RAINSE MOUTH!! (bad taste)
Xanthines (Bronchodilators) **maintainence dose**
- aminophylline (IV drip)
- Theo-Dur (theophylline)
Conrtaindications: acute gastritis, PUD, CV disorders
S.E: tachycardia, convulsions, anxiety.
- Daily intake
- CHECK FOR TOXICITY (BLOOD LEVELS)
- Many food/drugs interactions
Anti-inflamatory antiasthmatics
Corticosteroids
- Pulmicort (nbs tx)
- Solu-Cortef (hydrocortisone)
- Vanceril (beclomethasone)
- Azmacort (triamcinolone)
- Aerobid
- Flovent (fluticasone)
Action: suppress inflamation and reduce airway inflamation.

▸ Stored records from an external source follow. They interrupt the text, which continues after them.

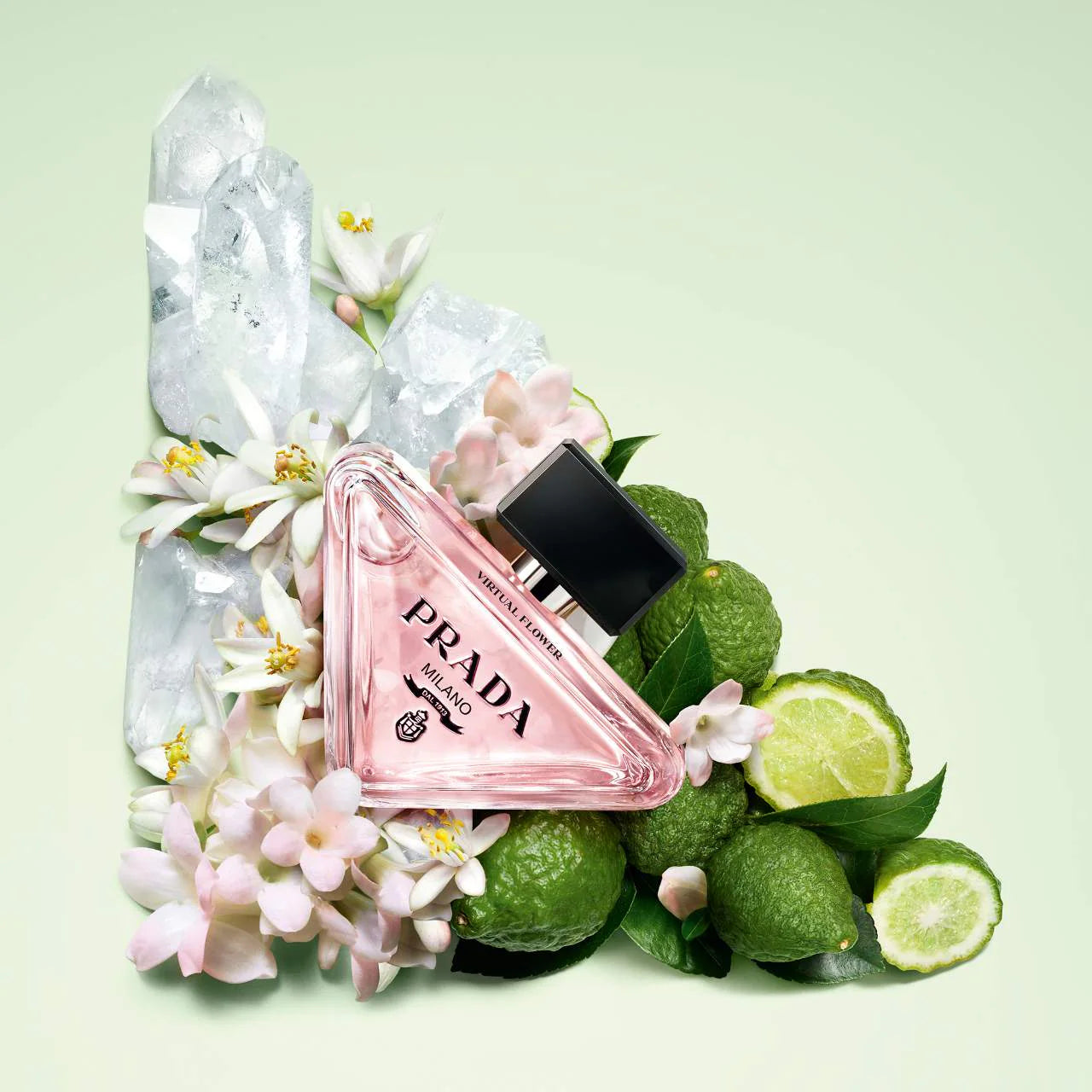 Mini Paradoxe Virtue flower Eau De Parfum (7 ml)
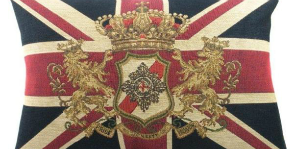 <strong>14</strong> предметов с изображением британской короны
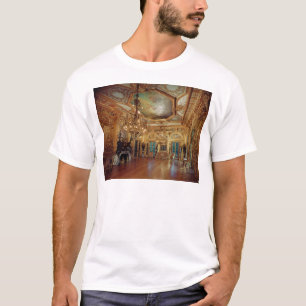 Music room interior T-Shirt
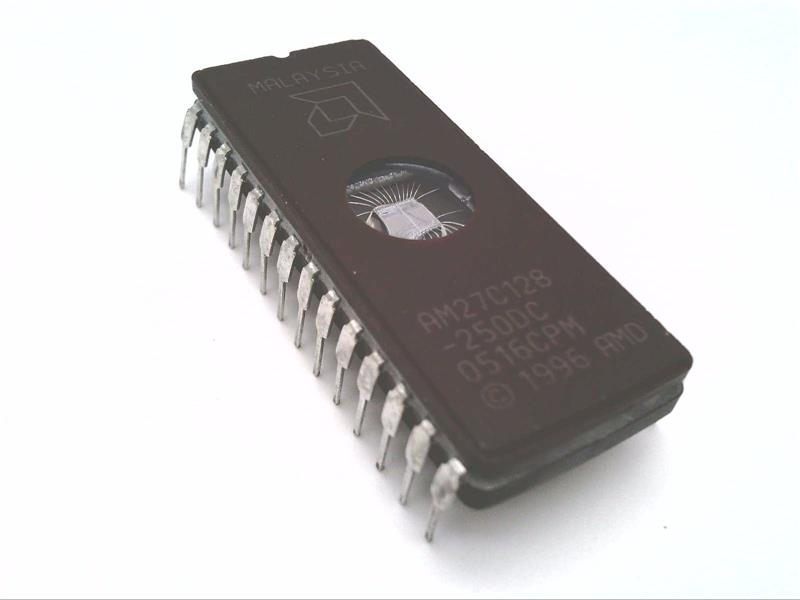 GENERIC 27C128-25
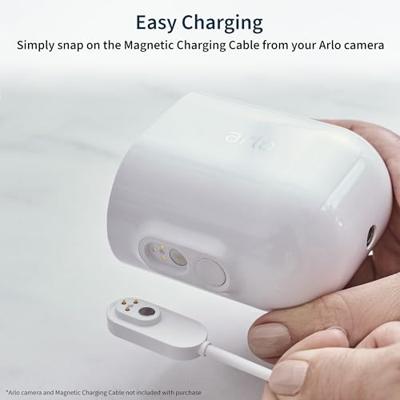 Oplaadbare batterij Arlo VMA5400-10000S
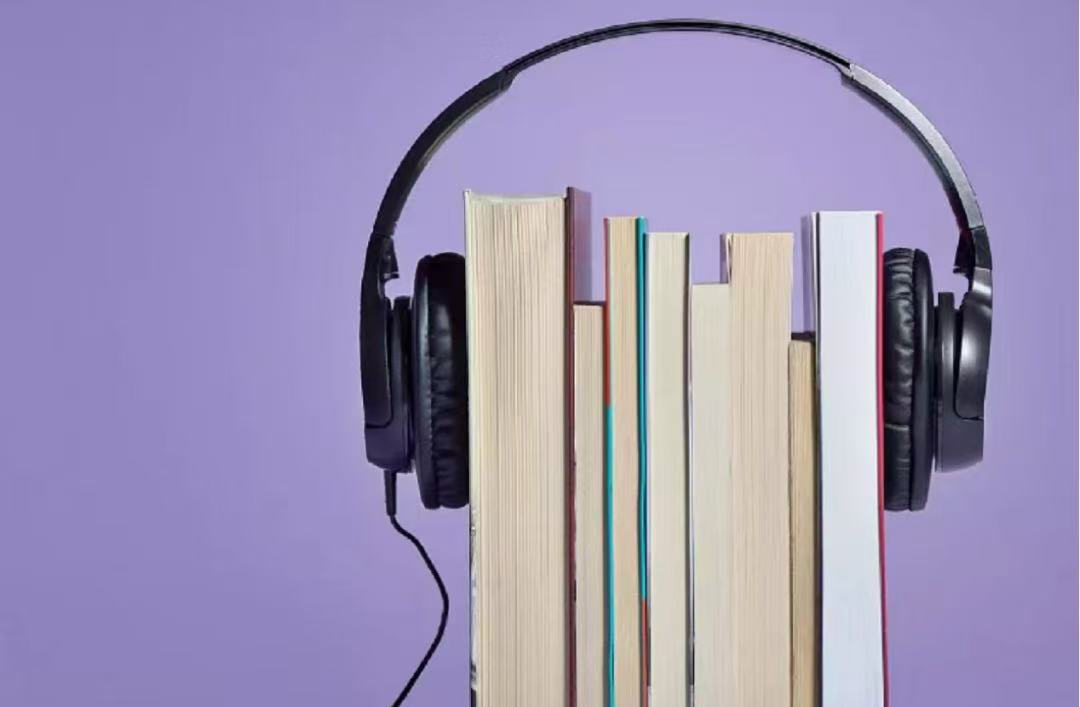 AI有声书有“灵魂”吗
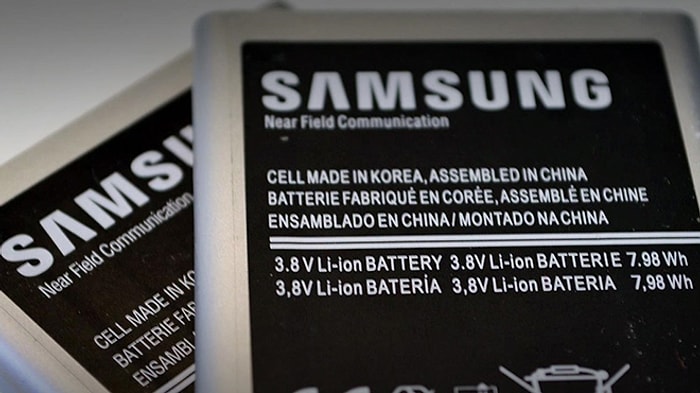 Samsung ve MIT 'Bitmeyen' Pil Geliştiriyor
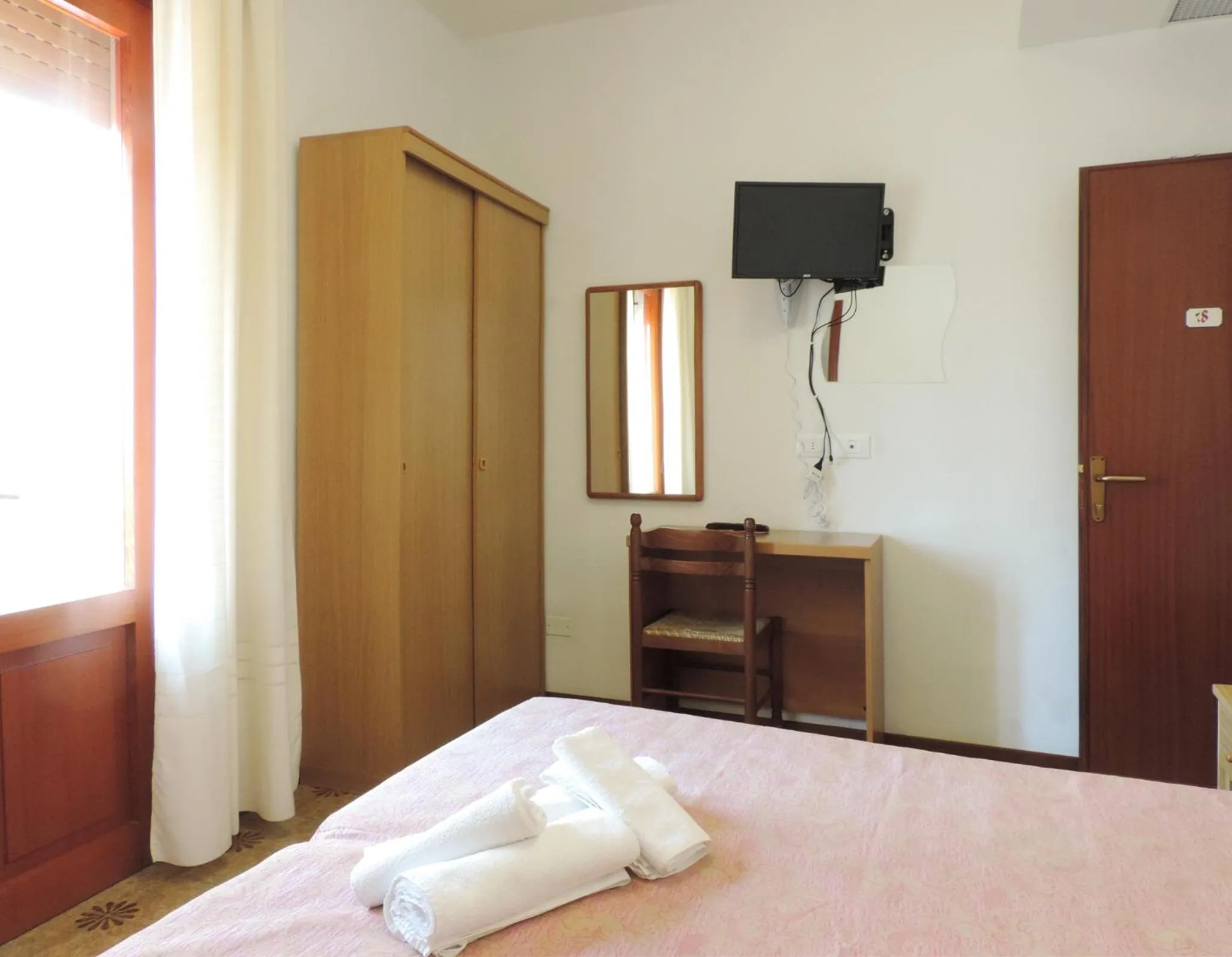 Hotel Saturno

Uses: acute and chronic asthma
S.E: hoarseness, fungal infections, hyperresponsiveness
- Inhaled (spacer)–> long term use –> less S.E. (Rainse mouth)
- Systemic–> Short term use –> exacerbations (Many S.E.)
Leukotrine Inhibitors or Modifiers
(anti-inflammatory)
- Singulair (montelukast)
- Accolate (zafirlukast)
**Maintanance dose**
Uses: inhibit bronchoconstriction and inflammation by blocking leukotrines that cause bronchoconstriction.
Uses: prophylaxis and chronic asthma tx.
S.E.: H/A, elevated liver enzymes, liver dysfunction
Mast Cell Stabilizers
(anti-inflammatory)
- Nasalcrom (cromolyn)
- Intal (cromolyn sodium)
- Tilade (nedocromil sodium)
Action: stabilize mast cells, prevent release of bronchoconstrictive and inflammatory substances.
Uses: prophylaxis of asthma attacks
Contra: impaired hepatic and real function pts.
S.E.: arrythmias, hypotension, chest pain, decrease responsiveness/hyperactivity.
**Prevention of exercise-induced bronchospasm**
**Prevention of asthma due to environmental triggers**.